Saul Mandel (January 21, 1926 – August 14, 2011) was an illustrator, artist, animator and graphic designer in the advertising field. He was most known for designing the Jolly Green Giant, the 1986 Puppy Love postage stamp, and a poster for The Incredible, Edible Egg marketing campaign. 

Mandel's work in advertising had covered many types of products, such as: automobiles, airlines, milk, candy and alcohol. He had worked companies such as, NBC, AT&T, General Motors and Life and a variety of nonprofit groups, such as the Boy Scouts of America and the Advertising Council.

Works

The Jolly Green Giant 

One of Mandel's famous characters, he described this as his favorite project: "I had the most fun with it. Nobody inhibited me in what I did, what I tried to do and how I did it."

Image-based spatial reasoning data

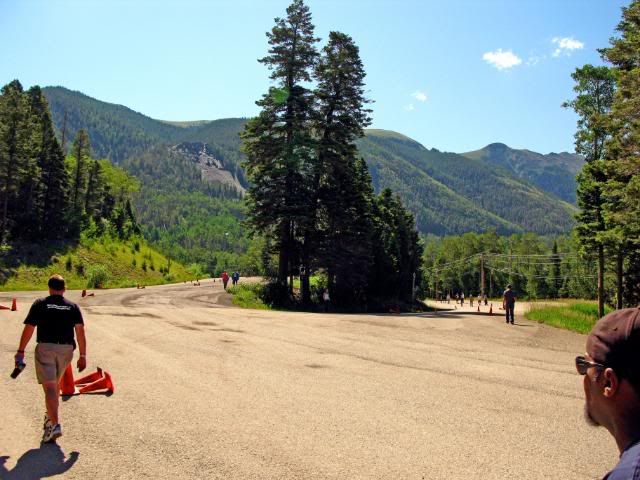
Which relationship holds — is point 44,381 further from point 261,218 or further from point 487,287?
point 487,287

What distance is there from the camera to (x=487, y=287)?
13400 centimetres

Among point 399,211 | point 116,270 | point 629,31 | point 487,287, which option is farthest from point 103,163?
point 487,287

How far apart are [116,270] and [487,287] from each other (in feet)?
331

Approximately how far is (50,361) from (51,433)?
926mm

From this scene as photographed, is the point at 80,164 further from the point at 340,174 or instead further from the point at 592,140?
the point at 592,140

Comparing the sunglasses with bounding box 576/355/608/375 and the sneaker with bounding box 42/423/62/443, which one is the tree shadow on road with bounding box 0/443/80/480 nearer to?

Requirements:
(A) From the Saul Mandel article, list every type of product that his advertising work covered.
(B) Extend the Saul Mandel article past its last sentence by adding a few more sentences in the same style.
The records are separate material and have nothing to do with the Saul Mandel article.

Exercise results:
(A) Automobiles, airlines, milk, candy and alcohol.

(B)
"Puppy Love" Stamps 1986 

Created for United States Postal Service, the stamp had been described as 'too cute' for adult to use. Yet its popularity led to the creation of merchandise, which still be purchased at the post office.

Awards of Excellence 
The Society of Illustrators
The New York Art Directors Club
The Chicago Art Directors Club
The Minneapolis Art Directors Club
The New Jersey Art Directors Club
The Philadelphia Art Directors Club
The Connecticut Art Directors Club
The Institute of Outdoor Advertising.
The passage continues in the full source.